-------- Provided entries
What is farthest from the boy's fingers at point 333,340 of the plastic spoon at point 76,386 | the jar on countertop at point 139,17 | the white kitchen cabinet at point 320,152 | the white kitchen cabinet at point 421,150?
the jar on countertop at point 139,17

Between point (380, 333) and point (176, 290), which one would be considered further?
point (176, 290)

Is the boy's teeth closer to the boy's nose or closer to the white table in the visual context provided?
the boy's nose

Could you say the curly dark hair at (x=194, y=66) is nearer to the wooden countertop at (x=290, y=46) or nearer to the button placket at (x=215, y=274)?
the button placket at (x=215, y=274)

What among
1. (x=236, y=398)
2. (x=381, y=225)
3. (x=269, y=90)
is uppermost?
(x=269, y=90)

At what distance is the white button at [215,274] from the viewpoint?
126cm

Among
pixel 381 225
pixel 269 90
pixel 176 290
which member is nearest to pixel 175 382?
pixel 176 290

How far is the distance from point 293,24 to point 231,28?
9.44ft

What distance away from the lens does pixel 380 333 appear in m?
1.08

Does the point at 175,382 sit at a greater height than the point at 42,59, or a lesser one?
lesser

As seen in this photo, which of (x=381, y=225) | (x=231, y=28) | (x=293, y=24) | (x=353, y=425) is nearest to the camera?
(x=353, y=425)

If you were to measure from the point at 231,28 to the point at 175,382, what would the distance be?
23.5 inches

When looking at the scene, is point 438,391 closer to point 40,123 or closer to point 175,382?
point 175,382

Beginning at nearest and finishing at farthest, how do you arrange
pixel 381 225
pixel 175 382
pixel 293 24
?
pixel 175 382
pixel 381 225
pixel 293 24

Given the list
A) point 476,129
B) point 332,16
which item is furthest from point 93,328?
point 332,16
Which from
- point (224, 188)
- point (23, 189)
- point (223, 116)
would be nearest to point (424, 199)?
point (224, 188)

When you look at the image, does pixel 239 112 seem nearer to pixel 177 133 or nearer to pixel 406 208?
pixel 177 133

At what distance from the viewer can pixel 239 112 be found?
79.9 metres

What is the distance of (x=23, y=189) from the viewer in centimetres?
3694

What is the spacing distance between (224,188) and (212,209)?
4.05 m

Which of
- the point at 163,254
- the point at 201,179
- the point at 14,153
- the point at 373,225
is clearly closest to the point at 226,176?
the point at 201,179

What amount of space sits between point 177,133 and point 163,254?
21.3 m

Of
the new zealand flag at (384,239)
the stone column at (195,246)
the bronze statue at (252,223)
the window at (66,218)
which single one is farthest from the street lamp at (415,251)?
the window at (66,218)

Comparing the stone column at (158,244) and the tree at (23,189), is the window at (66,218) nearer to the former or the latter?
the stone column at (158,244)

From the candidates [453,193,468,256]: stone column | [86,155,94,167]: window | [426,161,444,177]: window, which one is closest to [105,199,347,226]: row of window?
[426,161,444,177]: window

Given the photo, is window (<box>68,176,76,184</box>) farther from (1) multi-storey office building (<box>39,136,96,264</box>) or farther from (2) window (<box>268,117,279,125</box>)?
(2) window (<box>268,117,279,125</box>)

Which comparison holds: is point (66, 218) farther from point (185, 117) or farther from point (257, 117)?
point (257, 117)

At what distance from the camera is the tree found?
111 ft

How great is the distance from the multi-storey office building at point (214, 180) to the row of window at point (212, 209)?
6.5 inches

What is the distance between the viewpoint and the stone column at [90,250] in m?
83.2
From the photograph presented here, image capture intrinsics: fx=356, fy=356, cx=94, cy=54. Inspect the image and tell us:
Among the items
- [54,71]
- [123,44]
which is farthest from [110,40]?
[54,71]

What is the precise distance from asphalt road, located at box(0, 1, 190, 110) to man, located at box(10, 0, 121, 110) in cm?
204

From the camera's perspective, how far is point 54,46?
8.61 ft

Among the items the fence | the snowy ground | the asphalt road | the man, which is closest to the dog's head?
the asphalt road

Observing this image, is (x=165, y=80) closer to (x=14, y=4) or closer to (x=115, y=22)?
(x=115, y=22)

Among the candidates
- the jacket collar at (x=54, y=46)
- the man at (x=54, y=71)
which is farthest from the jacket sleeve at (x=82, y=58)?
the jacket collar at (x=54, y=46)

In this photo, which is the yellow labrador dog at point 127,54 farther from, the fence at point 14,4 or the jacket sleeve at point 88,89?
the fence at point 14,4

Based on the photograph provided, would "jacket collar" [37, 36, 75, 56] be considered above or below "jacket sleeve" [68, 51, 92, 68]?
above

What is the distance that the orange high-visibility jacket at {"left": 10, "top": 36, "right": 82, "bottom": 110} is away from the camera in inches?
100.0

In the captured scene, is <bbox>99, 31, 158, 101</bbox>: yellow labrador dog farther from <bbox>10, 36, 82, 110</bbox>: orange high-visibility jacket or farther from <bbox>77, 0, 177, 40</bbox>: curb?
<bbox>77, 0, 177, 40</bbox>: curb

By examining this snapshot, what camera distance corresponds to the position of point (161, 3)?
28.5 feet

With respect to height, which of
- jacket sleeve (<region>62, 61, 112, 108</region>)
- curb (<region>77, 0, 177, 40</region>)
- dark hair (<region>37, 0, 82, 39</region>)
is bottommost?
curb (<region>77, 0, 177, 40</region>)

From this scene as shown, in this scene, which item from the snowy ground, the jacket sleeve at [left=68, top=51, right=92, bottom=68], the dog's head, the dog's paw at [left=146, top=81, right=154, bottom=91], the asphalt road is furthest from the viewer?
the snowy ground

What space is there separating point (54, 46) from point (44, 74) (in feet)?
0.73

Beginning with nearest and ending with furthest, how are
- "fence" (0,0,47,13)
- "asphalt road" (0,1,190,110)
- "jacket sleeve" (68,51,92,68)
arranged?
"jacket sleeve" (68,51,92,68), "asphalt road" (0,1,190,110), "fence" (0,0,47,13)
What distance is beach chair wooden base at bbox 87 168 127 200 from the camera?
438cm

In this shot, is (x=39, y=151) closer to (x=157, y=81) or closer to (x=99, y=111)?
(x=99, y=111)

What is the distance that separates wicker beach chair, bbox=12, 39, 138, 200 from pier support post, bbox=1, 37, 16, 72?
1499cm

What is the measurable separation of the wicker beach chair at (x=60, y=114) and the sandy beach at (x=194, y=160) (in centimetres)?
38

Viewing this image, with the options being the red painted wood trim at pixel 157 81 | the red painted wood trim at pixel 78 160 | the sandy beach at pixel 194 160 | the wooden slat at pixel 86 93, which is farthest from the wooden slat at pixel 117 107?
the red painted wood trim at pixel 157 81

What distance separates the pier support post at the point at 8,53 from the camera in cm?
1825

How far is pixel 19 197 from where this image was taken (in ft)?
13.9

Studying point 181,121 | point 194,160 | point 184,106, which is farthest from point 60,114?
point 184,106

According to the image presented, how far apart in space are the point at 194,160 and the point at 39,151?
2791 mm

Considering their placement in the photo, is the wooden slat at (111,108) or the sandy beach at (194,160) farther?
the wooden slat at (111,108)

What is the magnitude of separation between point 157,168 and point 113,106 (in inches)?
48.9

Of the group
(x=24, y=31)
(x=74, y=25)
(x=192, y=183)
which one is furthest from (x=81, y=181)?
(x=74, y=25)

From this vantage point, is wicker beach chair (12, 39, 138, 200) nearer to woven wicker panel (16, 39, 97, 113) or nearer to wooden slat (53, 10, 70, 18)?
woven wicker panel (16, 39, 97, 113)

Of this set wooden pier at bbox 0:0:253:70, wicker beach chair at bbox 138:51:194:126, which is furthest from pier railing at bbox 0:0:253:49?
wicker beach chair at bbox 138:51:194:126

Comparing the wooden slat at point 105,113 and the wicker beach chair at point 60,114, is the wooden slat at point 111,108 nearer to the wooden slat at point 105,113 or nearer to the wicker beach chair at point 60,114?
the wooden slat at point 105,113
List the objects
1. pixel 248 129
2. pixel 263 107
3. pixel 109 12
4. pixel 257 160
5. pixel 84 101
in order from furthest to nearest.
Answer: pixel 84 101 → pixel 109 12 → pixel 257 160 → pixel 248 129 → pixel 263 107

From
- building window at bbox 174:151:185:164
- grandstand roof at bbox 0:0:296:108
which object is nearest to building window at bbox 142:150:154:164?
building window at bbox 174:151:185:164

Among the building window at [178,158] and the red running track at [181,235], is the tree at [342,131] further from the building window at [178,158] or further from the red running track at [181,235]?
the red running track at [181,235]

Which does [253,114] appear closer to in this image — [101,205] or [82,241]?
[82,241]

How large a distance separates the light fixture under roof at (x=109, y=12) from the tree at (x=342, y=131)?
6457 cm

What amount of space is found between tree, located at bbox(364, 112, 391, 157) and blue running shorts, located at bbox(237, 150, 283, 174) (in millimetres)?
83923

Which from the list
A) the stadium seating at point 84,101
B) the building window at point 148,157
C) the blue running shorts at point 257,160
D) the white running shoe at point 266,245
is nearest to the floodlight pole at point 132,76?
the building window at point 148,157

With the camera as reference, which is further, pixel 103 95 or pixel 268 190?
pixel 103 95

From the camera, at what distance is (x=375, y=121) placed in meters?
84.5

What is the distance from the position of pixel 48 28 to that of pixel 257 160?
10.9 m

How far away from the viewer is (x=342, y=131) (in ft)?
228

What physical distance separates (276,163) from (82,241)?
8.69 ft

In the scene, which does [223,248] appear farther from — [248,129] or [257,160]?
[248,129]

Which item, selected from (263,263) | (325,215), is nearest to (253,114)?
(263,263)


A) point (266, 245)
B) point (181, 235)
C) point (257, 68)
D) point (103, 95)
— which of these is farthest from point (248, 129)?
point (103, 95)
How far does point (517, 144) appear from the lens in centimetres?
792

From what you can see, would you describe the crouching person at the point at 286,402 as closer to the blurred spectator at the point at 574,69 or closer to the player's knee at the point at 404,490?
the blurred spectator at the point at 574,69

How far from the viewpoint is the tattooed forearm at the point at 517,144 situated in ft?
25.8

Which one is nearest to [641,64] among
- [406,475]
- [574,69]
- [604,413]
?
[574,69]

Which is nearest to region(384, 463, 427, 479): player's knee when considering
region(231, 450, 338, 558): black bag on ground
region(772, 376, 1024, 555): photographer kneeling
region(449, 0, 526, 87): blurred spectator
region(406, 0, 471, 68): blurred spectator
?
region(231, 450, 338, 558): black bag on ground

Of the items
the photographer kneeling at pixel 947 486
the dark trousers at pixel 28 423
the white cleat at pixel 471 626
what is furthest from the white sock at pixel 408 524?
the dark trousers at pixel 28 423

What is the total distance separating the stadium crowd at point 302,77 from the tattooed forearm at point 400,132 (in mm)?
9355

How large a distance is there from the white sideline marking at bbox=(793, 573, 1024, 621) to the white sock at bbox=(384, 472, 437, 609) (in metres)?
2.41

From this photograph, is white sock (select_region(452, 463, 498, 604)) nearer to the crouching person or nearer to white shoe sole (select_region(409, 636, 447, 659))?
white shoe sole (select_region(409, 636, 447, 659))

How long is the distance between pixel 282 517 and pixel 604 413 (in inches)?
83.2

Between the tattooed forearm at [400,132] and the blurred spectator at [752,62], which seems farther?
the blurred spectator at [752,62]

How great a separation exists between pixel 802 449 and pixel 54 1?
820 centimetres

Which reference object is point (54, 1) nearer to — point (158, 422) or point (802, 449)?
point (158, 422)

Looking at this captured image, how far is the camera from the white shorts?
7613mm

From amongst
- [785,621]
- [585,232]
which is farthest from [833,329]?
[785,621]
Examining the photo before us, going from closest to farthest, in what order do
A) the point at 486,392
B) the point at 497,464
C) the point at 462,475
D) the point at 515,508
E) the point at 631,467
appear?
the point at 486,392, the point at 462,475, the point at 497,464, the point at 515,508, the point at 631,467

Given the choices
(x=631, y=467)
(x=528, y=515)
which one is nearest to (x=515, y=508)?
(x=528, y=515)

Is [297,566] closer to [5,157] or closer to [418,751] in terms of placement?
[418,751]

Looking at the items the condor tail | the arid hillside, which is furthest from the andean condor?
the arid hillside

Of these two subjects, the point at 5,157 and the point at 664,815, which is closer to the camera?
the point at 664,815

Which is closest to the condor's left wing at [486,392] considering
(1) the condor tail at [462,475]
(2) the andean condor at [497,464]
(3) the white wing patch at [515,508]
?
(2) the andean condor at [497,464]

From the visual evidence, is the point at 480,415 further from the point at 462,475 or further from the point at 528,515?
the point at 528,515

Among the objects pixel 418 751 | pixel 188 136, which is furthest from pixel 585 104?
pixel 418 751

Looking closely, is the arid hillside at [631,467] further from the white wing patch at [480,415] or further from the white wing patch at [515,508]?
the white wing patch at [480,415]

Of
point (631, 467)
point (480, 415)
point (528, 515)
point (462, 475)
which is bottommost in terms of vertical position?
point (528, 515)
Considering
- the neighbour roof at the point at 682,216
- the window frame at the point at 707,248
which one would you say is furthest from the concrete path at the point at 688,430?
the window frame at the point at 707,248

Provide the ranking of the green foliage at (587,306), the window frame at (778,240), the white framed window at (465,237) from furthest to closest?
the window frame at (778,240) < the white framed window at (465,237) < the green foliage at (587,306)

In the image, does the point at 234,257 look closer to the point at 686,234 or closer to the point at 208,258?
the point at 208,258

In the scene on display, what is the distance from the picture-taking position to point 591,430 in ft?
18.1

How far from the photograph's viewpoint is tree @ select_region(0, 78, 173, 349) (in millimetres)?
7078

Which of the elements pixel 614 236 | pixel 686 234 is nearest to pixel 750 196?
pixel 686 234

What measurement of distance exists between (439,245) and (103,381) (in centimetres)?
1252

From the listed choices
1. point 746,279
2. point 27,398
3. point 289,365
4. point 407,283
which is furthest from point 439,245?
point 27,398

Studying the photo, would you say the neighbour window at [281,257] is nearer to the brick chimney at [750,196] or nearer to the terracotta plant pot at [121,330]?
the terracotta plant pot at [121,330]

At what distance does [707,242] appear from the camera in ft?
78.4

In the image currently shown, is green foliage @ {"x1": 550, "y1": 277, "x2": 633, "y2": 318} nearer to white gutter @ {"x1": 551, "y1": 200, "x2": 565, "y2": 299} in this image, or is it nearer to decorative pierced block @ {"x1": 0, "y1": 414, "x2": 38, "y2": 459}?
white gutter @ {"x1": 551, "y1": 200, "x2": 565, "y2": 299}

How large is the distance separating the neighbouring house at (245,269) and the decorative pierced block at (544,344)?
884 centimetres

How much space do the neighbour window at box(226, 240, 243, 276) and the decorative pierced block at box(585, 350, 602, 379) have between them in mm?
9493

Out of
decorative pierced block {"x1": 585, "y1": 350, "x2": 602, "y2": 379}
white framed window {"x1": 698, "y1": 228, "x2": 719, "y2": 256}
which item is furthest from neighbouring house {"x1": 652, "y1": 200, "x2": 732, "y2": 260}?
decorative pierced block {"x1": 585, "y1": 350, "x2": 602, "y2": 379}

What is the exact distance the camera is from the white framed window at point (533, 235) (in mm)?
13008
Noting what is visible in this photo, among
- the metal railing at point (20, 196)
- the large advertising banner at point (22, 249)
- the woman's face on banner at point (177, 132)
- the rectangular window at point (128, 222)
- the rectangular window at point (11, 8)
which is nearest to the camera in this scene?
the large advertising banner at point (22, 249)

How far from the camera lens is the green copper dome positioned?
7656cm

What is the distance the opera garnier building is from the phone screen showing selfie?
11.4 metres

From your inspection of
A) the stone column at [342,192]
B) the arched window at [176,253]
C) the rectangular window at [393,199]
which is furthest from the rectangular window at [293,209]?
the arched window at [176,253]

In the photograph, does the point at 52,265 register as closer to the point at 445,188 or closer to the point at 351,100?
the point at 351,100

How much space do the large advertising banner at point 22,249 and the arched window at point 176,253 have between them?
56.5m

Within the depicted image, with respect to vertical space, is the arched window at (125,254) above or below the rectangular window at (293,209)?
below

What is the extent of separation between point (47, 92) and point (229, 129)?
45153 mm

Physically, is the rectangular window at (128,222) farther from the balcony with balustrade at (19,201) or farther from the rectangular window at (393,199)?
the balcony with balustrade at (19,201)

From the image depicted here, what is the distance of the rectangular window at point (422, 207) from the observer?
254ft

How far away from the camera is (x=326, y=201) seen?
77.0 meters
----------------
■ **Exercise goal**: Look above for the line containing "What is the exact", then transcribe it and all lines after it through the last, exactly and with nothing else.

■ **Response below**:
What is the exact distance the camera is from the white framed window at point (533, 235) (in mm)?
13008
Noting what is visible in this photo, among
- the metal railing at point (20, 196)
- the large advertising banner at point (22, 249)
- the woman's face on banner at point (177, 132)
- the rectangular window at point (128, 222)
- the rectangular window at point (11, 8)
which is nearest to the camera in this scene?
the large advertising banner at point (22, 249)

How far from the camera lens is the green copper dome positioned?
7656cm

What is the distance the opera garnier building is from the phone screen showing selfie?
11.4 metres

From your inspection of
A) the stone column at [342,192]
B) the arched window at [176,253]
C) the rectangular window at [393,199]
which is furthest from the rectangular window at [293,209]?
the arched window at [176,253]

In the photograph, does the point at 52,265 register as closer to the point at 445,188 or closer to the point at 351,100?
the point at 351,100

How much space do the large advertising banner at point 22,249 and the arched window at point 176,253 have between them?
56.5m

Within the depicted image, with respect to vertical space, is the arched window at (125,254) above or below the rectangular window at (293,209)?
below

What is the extent of separation between point (47, 92) and point (229, 129)?
45153 mm

Physically, is the rectangular window at (128,222) farther from the balcony with balustrade at (19,201) or farther from the rectangular window at (393,199)?
the balcony with balustrade at (19,201)

From the image depicted here, what is the distance of the rectangular window at point (422, 207) from the observer?
254ft

How far away from the camera is (x=326, y=201) seen?
77.0 meters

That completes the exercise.